Forget the JavaScript image replacement. I can hear some people screaming now! Seriously though… These days broadband is all around us and desktop computers with or without high resolutions screens will be relying on these technologies. If we weren’t, we’d be back to the days of 30KB or less.
Many of the images on this website are not optimized for high pixel densities. But there are other images that are. For example, the logo. There’s no web font for the Focality Font. And yet, regardless of the device, the all-important branding is clean and crisp on all devices, and at a paltry 7.6KB with an alpha channel. It’s optimized.

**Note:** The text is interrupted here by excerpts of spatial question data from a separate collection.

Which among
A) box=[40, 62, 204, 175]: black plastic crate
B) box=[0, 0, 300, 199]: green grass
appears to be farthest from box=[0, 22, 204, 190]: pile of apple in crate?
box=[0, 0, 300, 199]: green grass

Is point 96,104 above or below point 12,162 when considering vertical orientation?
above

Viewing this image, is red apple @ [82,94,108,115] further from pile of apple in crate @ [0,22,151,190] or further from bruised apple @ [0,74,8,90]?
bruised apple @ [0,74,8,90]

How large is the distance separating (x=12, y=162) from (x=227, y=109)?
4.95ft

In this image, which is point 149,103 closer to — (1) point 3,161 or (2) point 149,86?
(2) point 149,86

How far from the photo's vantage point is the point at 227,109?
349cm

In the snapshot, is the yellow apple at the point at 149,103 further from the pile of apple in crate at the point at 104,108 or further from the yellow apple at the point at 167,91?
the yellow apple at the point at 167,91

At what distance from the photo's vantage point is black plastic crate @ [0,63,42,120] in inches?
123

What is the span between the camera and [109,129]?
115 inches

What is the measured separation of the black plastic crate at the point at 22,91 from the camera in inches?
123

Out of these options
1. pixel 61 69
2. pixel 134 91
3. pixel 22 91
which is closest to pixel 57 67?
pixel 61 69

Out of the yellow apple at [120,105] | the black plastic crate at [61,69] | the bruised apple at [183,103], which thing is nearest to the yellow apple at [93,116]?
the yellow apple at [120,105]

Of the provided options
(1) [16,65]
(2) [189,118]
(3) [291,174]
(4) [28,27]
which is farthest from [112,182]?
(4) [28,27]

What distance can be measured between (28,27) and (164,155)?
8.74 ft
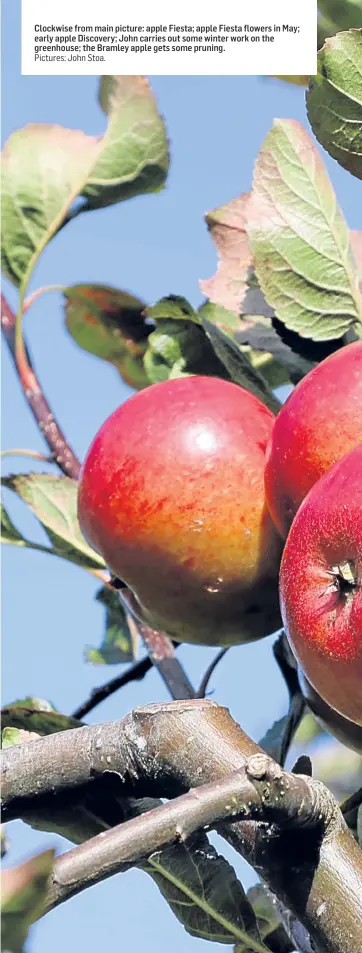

We’re not there yet, but we will be soon. Within the next few years resolutions will be less and less of a concern. In the meantime, I say we do away with complicated versions of images for different pixel density detections scripts or .htaccess file rules. This really is a tricky subject. Some of us veterans in the industry have seen all of this before. Different assets for Flash and HTML, Netscape vs. IE… We’re starting to see it again. Responsive Media Queries for this or that and now different images for different screens within different devices within different pixel densities… ENOUGH!
Conclusion
I say we optimize our images better and ensure that the ones that are important can scale down nicely and stay sharp whereas others, the browser will scale and interpolate the pixels where file size is a factor.
On yeah, and I’m not going to discuss CSS imagery and utilizing Media-Queries quite yet. I’ll leave that for another day. This article was mainly about images that reside in the HTML code.